Dataset content section start
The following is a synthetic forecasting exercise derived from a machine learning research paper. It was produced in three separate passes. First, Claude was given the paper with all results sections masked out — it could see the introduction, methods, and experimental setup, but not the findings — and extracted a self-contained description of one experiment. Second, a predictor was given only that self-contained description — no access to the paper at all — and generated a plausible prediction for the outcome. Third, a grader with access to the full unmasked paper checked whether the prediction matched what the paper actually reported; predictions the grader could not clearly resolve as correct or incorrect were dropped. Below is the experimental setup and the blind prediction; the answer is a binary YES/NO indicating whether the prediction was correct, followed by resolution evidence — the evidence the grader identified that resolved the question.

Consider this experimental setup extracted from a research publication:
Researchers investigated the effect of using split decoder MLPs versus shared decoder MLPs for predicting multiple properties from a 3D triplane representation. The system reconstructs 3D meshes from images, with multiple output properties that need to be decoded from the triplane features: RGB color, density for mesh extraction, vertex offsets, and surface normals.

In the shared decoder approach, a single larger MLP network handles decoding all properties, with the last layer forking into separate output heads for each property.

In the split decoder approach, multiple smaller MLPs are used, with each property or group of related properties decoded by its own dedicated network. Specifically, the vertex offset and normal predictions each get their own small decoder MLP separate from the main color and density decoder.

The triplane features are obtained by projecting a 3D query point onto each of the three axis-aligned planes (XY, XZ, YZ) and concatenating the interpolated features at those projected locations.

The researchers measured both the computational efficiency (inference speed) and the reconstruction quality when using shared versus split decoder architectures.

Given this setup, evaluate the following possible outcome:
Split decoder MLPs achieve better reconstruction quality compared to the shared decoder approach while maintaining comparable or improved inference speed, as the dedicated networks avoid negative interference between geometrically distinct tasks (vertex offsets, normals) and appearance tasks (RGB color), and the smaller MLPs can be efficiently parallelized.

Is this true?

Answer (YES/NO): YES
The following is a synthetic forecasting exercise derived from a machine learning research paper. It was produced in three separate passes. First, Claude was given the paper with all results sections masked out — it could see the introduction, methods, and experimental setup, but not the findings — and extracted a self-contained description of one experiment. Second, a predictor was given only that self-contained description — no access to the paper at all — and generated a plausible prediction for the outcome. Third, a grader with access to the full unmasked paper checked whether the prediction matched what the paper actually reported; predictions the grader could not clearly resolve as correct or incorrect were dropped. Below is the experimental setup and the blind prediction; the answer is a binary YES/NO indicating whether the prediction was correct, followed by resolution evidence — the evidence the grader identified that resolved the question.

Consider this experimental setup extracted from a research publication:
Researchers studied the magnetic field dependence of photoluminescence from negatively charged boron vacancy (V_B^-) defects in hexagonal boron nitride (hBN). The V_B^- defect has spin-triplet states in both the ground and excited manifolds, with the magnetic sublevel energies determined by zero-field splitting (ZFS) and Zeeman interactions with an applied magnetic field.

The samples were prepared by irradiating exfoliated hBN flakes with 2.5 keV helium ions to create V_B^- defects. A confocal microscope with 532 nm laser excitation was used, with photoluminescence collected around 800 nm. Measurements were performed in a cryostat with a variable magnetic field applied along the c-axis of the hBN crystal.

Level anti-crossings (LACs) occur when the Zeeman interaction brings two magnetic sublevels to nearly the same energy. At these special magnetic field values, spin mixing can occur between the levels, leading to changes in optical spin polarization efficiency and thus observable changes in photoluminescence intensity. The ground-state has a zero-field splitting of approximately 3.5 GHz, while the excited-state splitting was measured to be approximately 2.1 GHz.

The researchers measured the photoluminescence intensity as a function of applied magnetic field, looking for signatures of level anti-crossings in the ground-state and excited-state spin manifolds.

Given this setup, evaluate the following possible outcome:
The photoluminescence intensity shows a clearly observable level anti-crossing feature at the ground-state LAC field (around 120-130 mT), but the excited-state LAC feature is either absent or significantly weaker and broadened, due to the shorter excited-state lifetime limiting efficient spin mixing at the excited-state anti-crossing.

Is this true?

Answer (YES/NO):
Dataset content section end
◆ **Task details**: Each line shown above needs to be transcribed exactly.

◆ **Solution for this exercise**:
The following is a synthetic forecasting exercise derived from a machine learning research paper. It was produced in three separate passes. First, Claude was given the paper with all results sections masked out — it could see the introduction, methods, and experimental setup, but not the findings — and extracted a self-contained description of one experiment. Second, a predictor was given only that self-contained description — no access to the paper at all — and generated a plausible prediction for the outcome. Third, a grader with access to the full unmasked paper checked whether the prediction matched what the paper actually reported; predictions the grader could not clearly resolve as correct or incorrect were dropped. Below is the experimental setup and the blind prediction; the answer is a binary YES/NO indicating whether the prediction was correct, followed by resolution evidence — the evidence the grader identified that resolved the question.

Consider this experimental setup extracted from a research publication:
Researchers investigated the effect of using split decoder MLPs versus shared decoder MLPs for predicting multiple properties from a 3D triplane representation. The system reconstructs 3D meshes from images, with multiple output properties that need to be decoded from the triplane features: RGB color, density for mesh extraction, vertex offsets, and surface normals.

In the shared decoder approach, a single larger MLP network handles decoding all properties, with the last layer forking into separate output heads for each property.

In the split decoder approach, multiple smaller MLPs are used, with each property or group of related properties decoded by its own dedicated network. Specifically, the vertex offset and normal predictions each get their own small decoder MLP separate from the main color and density decoder.

The triplane features are obtained by projecting a 3D query point onto each of the three axis-aligned planes (XY, XZ, YZ) and concatenating the interpolated features at those projected locations.

The researchers measured both the computational efficiency (inference speed) and the reconstruction quality when using shared versus split decoder architectures.

Given this setup, evaluate the following possible outcome:
Split decoder MLPs achieve better reconstruction quality compared to the shared decoder approach while maintaining comparable or improved inference speed, as the dedicated networks avoid negative interference between geometrically distinct tasks (vertex offsets, normals) and appearance tasks (RGB color), and the smaller MLPs can be efficiently parallelized.

Is this true?

Answer (YES/NO): YES
The following is a synthetic forecasting exercise derived from a machine learning research paper. It was produced in three separate passes. First, Claude was given the paper with all results sections masked out — it could see the introduction, methods, and experimental setup, but not the findings — and extracted a self-contained description of one experiment. Second, a predictor was given only that self-contained description — no access to the paper at all — and generated a plausible prediction for the outcome. Third, a grader with access to the full unmasked paper checked whether the prediction matched what the paper actually reported; predictions the grader could not clearly resolve as correct or incorrect were dropped. Below is the experimental setup and the blind prediction; the answer is a binary YES/NO indicating whether the prediction was correct, followed by resolution evidence — the evidence the grader identified that resolved the question.

Consider this experimental setup extracted from a research publication:
Researchers studied the magnetic field dependence of photoluminescence from negatively charged boron vacancy (V_B^-) defects in hexagonal boron nitride (hBN). The V_B^- defect has spin-triplet states in both the ground and excited manifolds, with the magnetic sublevel energies determined by zero-field splitting (ZFS) and Zeeman interactions with an applied magnetic field.

The samples were prepared by irradiating exfoliated hBN flakes with 2.5 keV helium ions to create V_B^- defects. A confocal microscope with 532 nm laser excitation was used, with photoluminescence collected around 800 nm. Measurements were performed in a cryostat with a variable magnetic field applied along the c-axis of the hBN crystal.

Level anti-crossings (LACs) occur when the Zeeman interaction brings two magnetic sublevels to nearly the same energy. At these special magnetic field values, spin mixing can occur between the levels, leading to changes in optical spin polarization efficiency and thus observable changes in photoluminescence intensity. The ground-state has a zero-field splitting of approximately 3.5 GHz, while the excited-state splitting was measured to be approximately 2.1 GHz.

The researchers measured the photoluminescence intensity as a function of applied magnetic field, looking for signatures of level anti-crossings in the ground-state and excited-state spin manifolds.

Given this setup, evaluate the following possible outcome:
The photoluminescence intensity shows a clearly observable level anti-crossing feature at the ground-state LAC field (around 120-130 mT), but the excited-state LAC feature is either absent or significantly weaker and broadened, due to the shorter excited-state lifetime limiting efficient spin mixing at the excited-state anti-crossing.

Is this true?

Answer (YES/NO):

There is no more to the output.